Penile granuloma annulare: An uncommon entity
How to cite this article: Singh S, Dave JS, Mahajan SA, Kharkar V, Maheshwari A, Kamble PD. Penile granuloma annulare: An uncommon entity. CosmoDerma 2023;3:107.
Granuloma annulare (GA) is a benign inflammatory disorder of unknown etiology, histologically characterized by dermal palisading granulomas with central degeneration of collagen. Involvement of the penis is exceptional and lesions restricted only to the glans penis are rarely reported. We report a middle-aged male, presenting with asymptomatic plaques on the glans penis which on biopsy proved to be interstitial GAs. Penile GA seldom shows spontaneous resolution as in our case. Penile GA although rare should be considered in the differential diagnosis of granulomatous lesions of the penis and histological examination is crucial for its diagnosis to avoid over-treatment.
Granuloma annulare (GA) is an uncommon benign, granulomatous inflammatory cutaneous lesion that has no proven etiology and is often self-resolving. It usually involves the hands and feet, commonly in young females.[1-3] It is associated with diabetes mellitus, thyroid disease, mild trauma, hyperlipidemia, infections (Epstein–Barr virus, human immunodeficiency virus, varicella-zoster virus, and tuberculosis), vaccines, malignancy, and certain drugs (tumor necrosis factor [TNF]-alpha inhibitors). Very few cases of penile GA have been reported.

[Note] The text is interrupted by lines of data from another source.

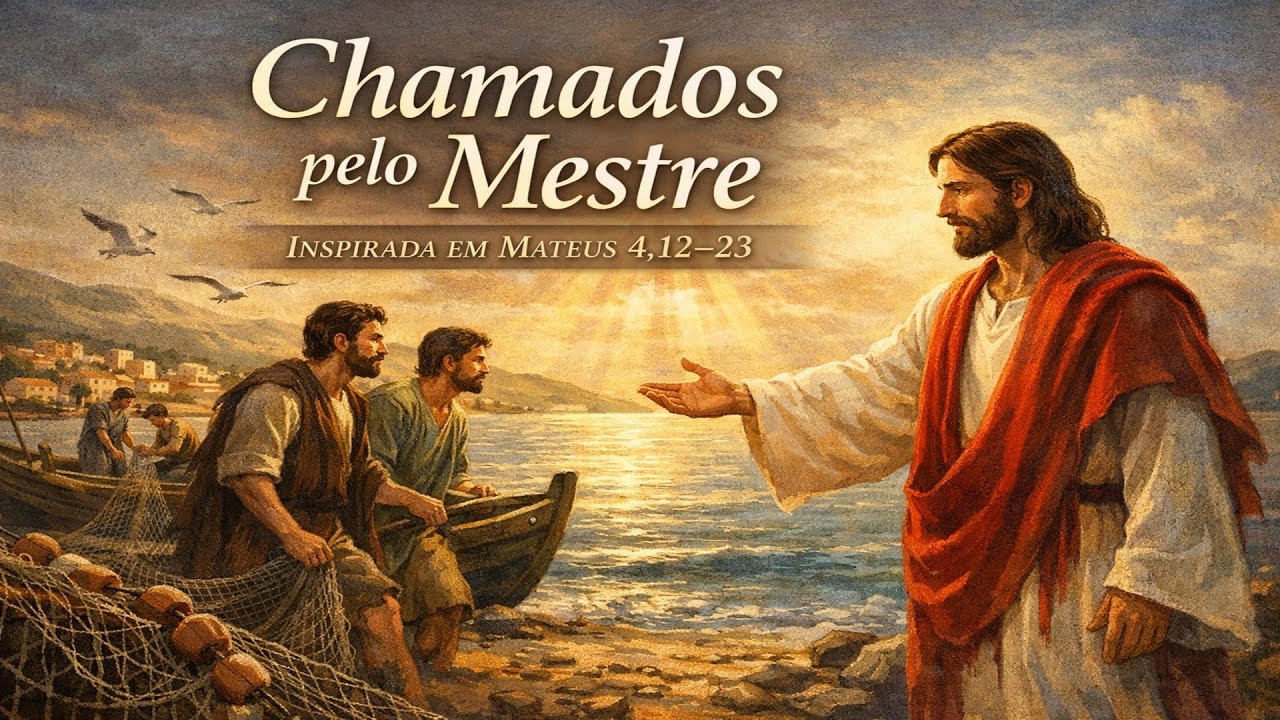 CANTO DE COMUNHÃO - 3º DOMINGO T. COMUM - ANO A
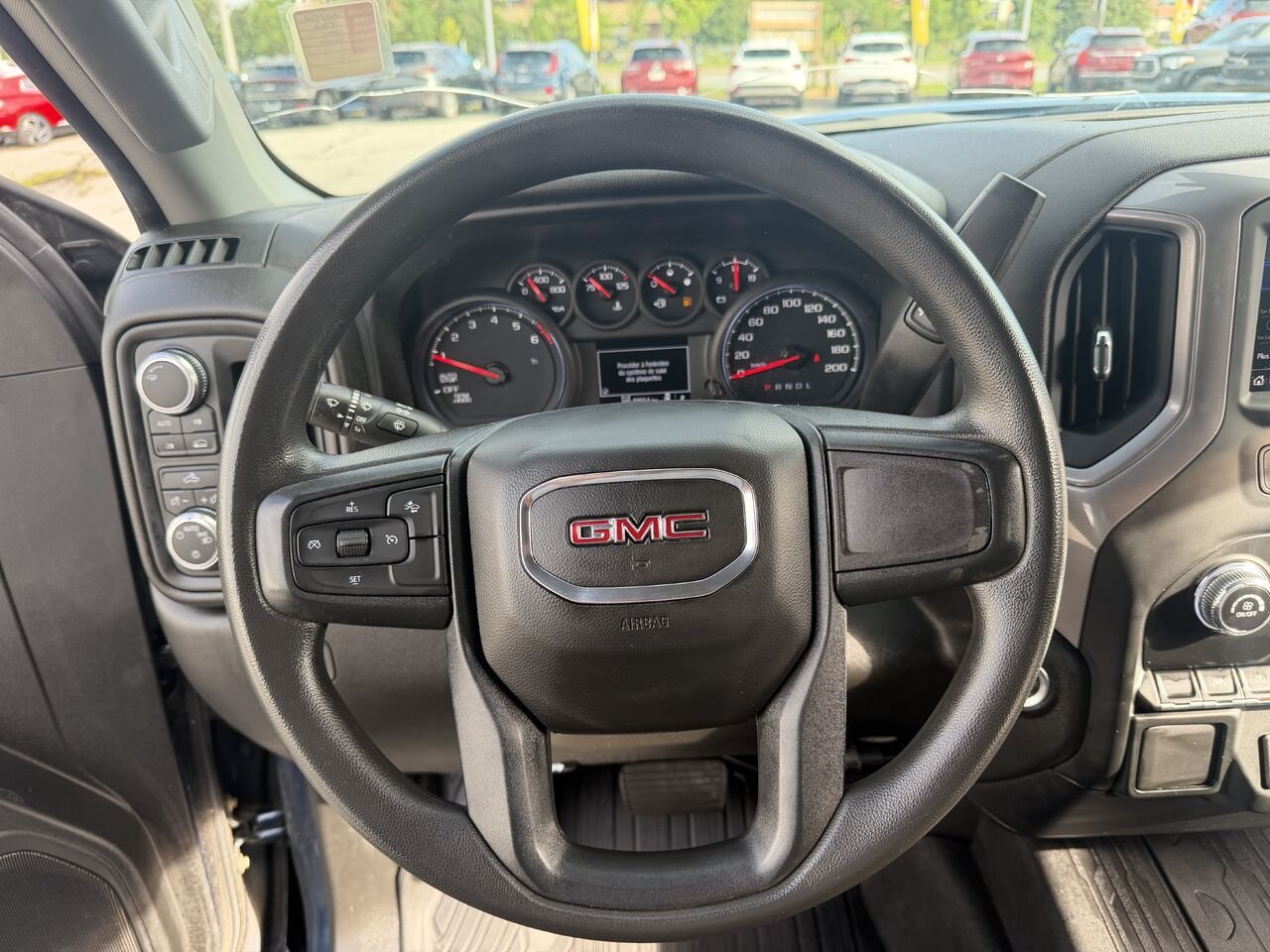 GMC SIERRA K1500 Pro cabine multiplace 4RM 147 po 2022 Bleu Gatineau - photo #2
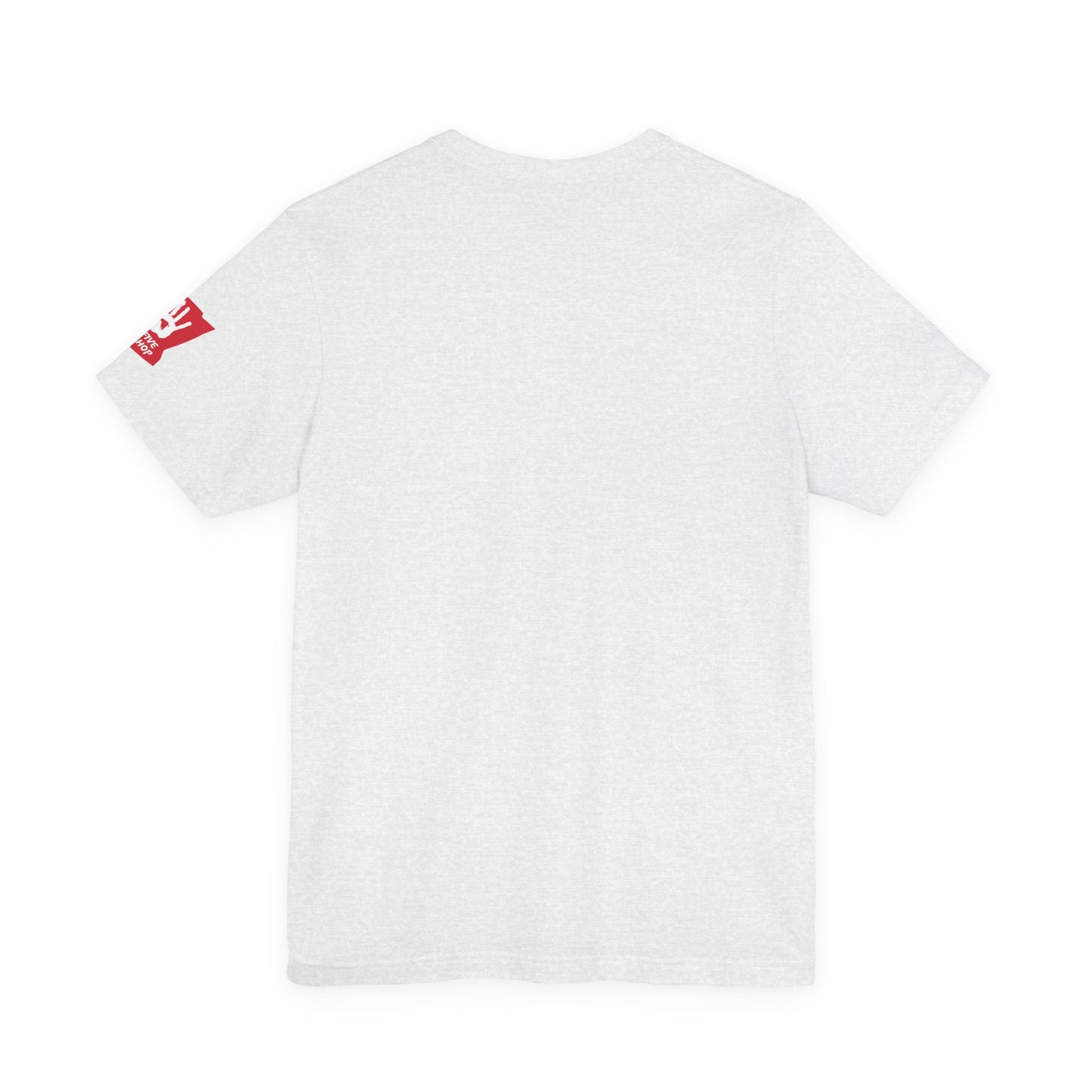 High Five Skateshop T-Shirt – Red Hand Logo Skate Tee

A 50-year-old healthy male presented with asymptomatic raised lesions over the glans for 1 year. There were no other genitourinary complaints or any history suggestive of high-risk sexual behavior. On examination, there were multiple skin-colored firm and smooth papules which were coalescing to form plaques over the glans penis [Figures 1 and 2]. The papules were non-tender and the overlying skin was intact. There was no inguinal or femoral lymphadenopathy. Our differential diagnosis was genital warts, lichen planus, GA, and sarcoidosis. Routine hematological and biochemical tests were normal. Human immunodeficiency virus, hepatitis B, hepatitis C, syphilis serology including Venereal Disease Research Laboratory, and treponema pallidum hemagglutination were negative. Angiotensin-converting enzyme levels were normal.
A biopsy from the papule, under scanner showed a granulomatous reaction involving the whole of the dermis. On higher magnification, there was interstitial infiltrate of histiocytes with a central core of necrobiotic collagen [Figures 2a and b] consistent with interstitial GA. The patient was treated with mometasone 0.05% cream bd for 15 days and was switched to tacrolimus 0.03% ointment with little improvement, and there was persistent induration. Pentoxifylline 400 mg thrice daily was added for 1 month which showed a marked response in the form of a decrease in the induration of the lesion.
GA is a necrobiotic disorder of unknown etiology. It is often seen over acral sites such as the dorsum of hands, elbows, and feet and involvement of the penis is rare.[5-8] There are different types of GA, they are – annular (localized), generalized (disseminated), nodular (subcutaneous), and perforating forms. Histopathology of GA shows a palisade of histiocytes around a focus of necrobiosis, increased mucin deposition, and multinucleated giant cells. Clinically, the differential diagnosis includes sexually transmitted diseases, benign neoplasms, annular lichen planus, and psoriasis. Very few cases of penile GA have been reported and lesions restricted to the glans penis are even less. Treatment modalities include surgical excision, intralesional corticosteroids, topical tacrolimus, carbon-dioxide laser treatment, low-dose intralesional injections of recombinant human interferon-gamma, and pentoxifylline. The mechanism of action of pentoxifylline in GA is not known, but it is postulated that it has TNF-alpha blocking action, inhibition of macrophage activation, and hence granulomatous inflammation. It also reduces the blood viscosity and hence increases oxygenation. Penile GA seldom shows spontaneous resolution, unlike other forms.
Penile GA although rare should be considered in the differential diagnosis of granulomatous lesions of the penis and histological examination is crucial for its diagnosis to avoid over-treatment. We report this case for an uncommon presentation of GA at an unusual site.